Queens Borough President Melinda Katz discussed the recent scandal plaguing the Queens Public Library, including reports that the library’s executive director, Thomas Galante, received improper benefits on top of his salary of $392,000.
“Whether or not the salary is exorbinant, by the way, compared to other not-for-profits is something that the board needs to figure out,” Katz said. “There is something called an executive compensation study and it is to be done by board of trustees for non-profits, so that needs to be done. We need to figure out, is it exorbitant, [or] is it not?”
Katz penned a letter to the library’s board of trustees that listed a number of proposed reforms for the library to consider, including establishing a fixed term of employment for the executive director—Galante reportedly has an “evergreen” clause in his contract that causes it to renew automatically each year for another five years.
“You can’t have a contract that just continues at a not-for-profit, especially a not-for-profit that gets 85 percent of its funding from the city of New York,” Katz said.
Katz also raised the question of whether it is appropriate for Galante to be collecting outside income. The Daily News reported that in addition to his job at the library Galante was paid an average of $143,000 annually between 2008 and 2010 by the Elmont Union Free School District in Long Island as a $150-per-hour business consultant. Katz did not say outright that Galante should not be collecting any outside income, but proposed in her letter that the board of trustees set a limit for how much money a library employee can receive, and that it be publicly reported the same way most city employees do.

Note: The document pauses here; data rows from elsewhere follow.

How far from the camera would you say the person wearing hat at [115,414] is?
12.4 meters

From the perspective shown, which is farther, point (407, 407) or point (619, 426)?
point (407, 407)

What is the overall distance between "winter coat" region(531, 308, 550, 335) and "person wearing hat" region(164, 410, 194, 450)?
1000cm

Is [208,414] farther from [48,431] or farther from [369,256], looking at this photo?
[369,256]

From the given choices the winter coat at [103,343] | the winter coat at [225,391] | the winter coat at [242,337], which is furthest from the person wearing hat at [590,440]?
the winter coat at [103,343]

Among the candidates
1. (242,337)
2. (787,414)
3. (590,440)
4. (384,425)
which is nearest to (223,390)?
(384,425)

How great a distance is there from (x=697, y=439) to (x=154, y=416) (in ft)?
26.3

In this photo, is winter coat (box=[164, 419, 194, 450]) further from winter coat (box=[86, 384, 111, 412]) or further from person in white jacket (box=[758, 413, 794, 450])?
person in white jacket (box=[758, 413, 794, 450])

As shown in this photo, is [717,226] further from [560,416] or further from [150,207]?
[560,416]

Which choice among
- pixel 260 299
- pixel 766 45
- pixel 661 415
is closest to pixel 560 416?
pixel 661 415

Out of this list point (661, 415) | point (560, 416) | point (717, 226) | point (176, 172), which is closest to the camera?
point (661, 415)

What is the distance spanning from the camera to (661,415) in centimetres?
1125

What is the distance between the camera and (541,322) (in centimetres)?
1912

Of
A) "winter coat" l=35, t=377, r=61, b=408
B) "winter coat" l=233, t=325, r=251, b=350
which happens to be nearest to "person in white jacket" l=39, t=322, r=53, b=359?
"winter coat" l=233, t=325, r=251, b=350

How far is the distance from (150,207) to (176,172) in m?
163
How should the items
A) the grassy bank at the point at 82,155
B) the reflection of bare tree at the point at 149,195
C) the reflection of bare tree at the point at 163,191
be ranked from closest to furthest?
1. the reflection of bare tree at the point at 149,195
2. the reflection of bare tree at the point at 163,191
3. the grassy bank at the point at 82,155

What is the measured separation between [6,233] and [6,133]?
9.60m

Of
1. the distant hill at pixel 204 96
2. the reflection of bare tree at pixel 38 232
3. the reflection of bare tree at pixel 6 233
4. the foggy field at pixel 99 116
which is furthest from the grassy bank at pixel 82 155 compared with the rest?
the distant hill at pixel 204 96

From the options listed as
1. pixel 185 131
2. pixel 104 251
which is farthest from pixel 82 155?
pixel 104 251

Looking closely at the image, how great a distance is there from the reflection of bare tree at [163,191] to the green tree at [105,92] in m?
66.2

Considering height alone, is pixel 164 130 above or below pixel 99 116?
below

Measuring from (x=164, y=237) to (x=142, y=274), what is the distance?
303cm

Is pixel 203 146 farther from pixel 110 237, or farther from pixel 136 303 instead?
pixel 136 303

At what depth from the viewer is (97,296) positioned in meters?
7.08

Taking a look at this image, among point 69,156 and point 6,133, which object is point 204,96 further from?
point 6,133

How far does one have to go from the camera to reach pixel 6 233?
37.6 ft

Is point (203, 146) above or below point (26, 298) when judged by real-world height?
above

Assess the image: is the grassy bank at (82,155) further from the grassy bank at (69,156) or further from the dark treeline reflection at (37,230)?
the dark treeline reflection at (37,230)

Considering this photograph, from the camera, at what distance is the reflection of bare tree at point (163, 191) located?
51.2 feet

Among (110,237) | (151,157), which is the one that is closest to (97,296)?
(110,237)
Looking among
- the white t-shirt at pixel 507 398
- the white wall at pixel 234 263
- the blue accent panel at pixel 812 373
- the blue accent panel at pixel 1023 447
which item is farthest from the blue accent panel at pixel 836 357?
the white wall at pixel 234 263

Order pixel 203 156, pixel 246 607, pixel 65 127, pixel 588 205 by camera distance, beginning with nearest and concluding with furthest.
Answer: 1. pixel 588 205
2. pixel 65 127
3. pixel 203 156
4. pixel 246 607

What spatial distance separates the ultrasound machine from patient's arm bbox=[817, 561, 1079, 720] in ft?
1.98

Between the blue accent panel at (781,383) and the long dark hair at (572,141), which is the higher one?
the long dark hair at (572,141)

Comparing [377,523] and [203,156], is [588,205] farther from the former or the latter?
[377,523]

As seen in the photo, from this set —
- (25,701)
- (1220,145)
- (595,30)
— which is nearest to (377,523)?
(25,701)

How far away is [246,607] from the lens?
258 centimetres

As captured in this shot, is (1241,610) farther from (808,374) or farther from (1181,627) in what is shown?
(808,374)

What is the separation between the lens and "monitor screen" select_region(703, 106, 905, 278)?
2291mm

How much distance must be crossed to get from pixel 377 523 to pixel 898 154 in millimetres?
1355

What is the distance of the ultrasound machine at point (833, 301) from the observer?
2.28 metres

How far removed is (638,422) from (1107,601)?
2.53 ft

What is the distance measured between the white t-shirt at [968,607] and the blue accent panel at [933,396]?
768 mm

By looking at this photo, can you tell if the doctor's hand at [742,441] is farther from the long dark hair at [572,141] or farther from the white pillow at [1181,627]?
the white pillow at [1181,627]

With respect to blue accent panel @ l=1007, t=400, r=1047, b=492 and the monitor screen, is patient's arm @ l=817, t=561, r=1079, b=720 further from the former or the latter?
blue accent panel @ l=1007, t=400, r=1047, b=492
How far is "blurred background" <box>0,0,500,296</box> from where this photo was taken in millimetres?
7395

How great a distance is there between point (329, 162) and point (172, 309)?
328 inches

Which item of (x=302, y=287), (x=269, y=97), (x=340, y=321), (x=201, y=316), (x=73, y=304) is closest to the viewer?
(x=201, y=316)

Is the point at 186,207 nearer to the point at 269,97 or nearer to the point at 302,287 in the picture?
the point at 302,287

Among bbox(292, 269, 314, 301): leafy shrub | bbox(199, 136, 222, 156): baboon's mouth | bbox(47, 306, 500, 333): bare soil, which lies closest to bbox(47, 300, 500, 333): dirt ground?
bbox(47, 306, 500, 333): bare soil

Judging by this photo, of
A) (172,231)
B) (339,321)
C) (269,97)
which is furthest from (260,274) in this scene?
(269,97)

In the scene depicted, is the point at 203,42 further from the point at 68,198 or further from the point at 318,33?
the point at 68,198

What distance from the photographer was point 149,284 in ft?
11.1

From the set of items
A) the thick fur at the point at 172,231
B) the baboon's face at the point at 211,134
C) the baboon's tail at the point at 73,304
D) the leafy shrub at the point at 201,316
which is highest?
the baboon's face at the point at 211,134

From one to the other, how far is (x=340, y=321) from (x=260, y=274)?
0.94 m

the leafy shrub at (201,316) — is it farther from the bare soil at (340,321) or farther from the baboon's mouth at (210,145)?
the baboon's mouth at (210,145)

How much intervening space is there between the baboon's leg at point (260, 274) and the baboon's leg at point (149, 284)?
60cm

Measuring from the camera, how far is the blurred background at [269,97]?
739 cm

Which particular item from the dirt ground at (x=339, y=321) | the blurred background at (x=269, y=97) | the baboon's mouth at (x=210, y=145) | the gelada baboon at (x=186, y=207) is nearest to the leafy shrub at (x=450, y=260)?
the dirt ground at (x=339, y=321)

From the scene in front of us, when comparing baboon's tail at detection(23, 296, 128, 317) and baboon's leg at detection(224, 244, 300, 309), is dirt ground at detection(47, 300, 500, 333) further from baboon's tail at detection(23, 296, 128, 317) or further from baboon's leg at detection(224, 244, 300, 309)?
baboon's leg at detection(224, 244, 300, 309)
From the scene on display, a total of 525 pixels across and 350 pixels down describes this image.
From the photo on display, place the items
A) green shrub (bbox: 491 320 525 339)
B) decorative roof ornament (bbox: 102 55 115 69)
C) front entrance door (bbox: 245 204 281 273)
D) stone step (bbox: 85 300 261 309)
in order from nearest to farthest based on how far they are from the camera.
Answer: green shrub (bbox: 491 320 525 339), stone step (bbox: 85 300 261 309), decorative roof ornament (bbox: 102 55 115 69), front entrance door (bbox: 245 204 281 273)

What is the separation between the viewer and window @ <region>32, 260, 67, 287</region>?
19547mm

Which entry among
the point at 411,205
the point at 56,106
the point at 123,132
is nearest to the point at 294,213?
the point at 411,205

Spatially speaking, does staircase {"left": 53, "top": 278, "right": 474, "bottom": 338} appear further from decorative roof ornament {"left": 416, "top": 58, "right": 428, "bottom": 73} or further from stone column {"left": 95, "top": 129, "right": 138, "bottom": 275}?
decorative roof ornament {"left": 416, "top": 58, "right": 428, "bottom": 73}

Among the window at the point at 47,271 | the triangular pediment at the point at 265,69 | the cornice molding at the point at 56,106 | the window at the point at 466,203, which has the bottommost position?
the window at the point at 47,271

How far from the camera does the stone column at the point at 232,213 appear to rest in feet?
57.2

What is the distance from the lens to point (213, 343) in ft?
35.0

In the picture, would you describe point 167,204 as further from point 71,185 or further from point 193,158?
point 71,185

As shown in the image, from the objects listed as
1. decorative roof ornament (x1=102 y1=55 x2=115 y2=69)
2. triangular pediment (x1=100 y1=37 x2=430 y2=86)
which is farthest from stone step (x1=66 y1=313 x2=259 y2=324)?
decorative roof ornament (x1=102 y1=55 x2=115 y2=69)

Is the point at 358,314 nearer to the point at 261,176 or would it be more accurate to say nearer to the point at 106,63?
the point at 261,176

“My big request to the libraries is that they treat it like a city agency,” she said. “Folks should know what the staff is making. Folks should know what type of perks anyone gets in the library because it is such a city-oriented facility.”
If the board of trustees fails to act on Katz’s suggestions, the borough president said that she has been working with Assemblyman Jeffrion Aubry to look into what type of legislation would be necessary to codify these reforms.
“I think it’s important for folks to remember that the library is actually a creation of the state, not the city,” Katz said. “So even though it’s really city-funded, it’s the state that created it, so the bylaws can only be directed and re-done really by state legislation.”